The findings are among the mixed results from the recent NAEP release, also called The Nation’s Report Card which is the only national assessment to compare states’ performance and improvement for key subjects over time. The Detroit Public School Community District (DPSCD) also continued to place as the lowest-performing large urban school district among the 27 large districts participating in the Trial Urban District Assessment (TUDA), which also was released today.
Other data from the NAEP highlighted some notable good news. Detroit, for example, showed a significant bump in performance for fourth-grade math from 2017-2019 following a dip in performance in 2017 and before that, years without meaningful improvement on the TUDA.
“Today is cause for a sobering celebration,” said Amber Arellano, executive director of The Education Trust-Midwest.” On one hand, it is heartening to see Detroit regain some of its lost improvement in 4th grade math from previous years. Also, between 2017 and 2019, Michigan low-income students led the nation for improvement in 8th grade math. These notable gains should be applauded.”
“On the other hand, the data suggest that Michigan is many years away from becoming a top education state for all students, particularly students who are most left behind in our state,” added Arellano. “This new data should be a clarion call for changing how we invest and support public education for all children in our state.”
NAEP is a biennial assessment that provides comparable data for every state in the nation, and 27 large urban districts, including Detroit.
In Detroit, progress has been made following DPSCD’s focus on supporting teachers to improve student learning. After seeing substantial improvement on the 2019 M-STEP, DPSCD has also shown improvement in fourth grade math since 2017 on the NAEP. This recent improvement follows a decade of overall stagnation in grade 4 math and a dip in recent years.
“Future improvement depends on how we invest in students, in equitable opportunities and outcomes and in supporting educator talent,” Arellano said. “Early reading success is a great case in point: Michigan’s lack of progress for early literacy continues to show the need for significantly more investment to attract, retain and support exceptional educators, and develop more impactful systems of improvement.”
Other key findings from the 2019 NAEP include:
- Latino students: In fourth-grade reading, Latino students in Michigan have improved at a far slower rate since 2003 than Latino students nationwide. Over the past 16 years, Michigan Latino students have improved only about one third as much as Latino students nationwide.
- African American students: African American students in Michigan have improved at a far faster rate since 2003 in fourth-grade reading than African American students nationwide.
- Major gaps in opportunity remain: Between 2017 and 2019, Michigan low-income students led the nation for improvement in 8th grade math.
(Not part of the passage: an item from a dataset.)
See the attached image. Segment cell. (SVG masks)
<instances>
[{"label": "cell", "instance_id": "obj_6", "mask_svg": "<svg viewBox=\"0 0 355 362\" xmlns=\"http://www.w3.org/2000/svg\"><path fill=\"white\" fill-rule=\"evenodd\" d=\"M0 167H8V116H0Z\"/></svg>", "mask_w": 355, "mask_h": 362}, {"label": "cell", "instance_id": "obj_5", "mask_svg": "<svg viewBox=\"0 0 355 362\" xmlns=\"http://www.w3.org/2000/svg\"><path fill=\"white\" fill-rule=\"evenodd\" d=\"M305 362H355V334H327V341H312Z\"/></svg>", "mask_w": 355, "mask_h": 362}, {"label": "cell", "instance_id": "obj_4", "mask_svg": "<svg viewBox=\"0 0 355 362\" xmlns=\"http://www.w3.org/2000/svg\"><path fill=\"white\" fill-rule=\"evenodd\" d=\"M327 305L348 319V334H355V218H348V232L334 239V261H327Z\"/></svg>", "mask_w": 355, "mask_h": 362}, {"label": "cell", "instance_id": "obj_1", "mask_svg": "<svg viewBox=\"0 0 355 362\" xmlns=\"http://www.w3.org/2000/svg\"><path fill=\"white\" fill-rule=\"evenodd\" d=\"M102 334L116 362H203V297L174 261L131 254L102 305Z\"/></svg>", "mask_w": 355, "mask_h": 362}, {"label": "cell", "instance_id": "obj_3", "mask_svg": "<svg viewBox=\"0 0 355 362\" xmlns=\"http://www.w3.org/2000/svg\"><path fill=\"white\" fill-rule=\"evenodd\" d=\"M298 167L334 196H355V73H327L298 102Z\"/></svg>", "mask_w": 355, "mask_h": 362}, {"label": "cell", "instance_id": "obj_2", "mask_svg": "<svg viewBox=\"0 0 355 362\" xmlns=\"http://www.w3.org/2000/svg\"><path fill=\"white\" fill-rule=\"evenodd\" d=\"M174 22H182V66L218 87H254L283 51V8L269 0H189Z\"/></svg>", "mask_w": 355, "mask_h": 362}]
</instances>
Despite this good news, large socioeconomic gaps remain. Today, higher income students continue to outperform low income students in 8th grade math by 28 points.
Over the past few years, under Superintendent Nikolai Vitti’s leadership, DPSCD has adopted high-quality curriculum and instructional materials, invested in educator talent and recently announced they will leverage educator evaluations to provide the type of personalized feedback and support that teachers need for continuous improvement.
Other states show the promise of focusing on supporting educators, including through continuous cycles of data-informed evaluation, robust feedback and quality professional development. For example, since 2003, Tennessee improved fourth-grade reading scores by seven points.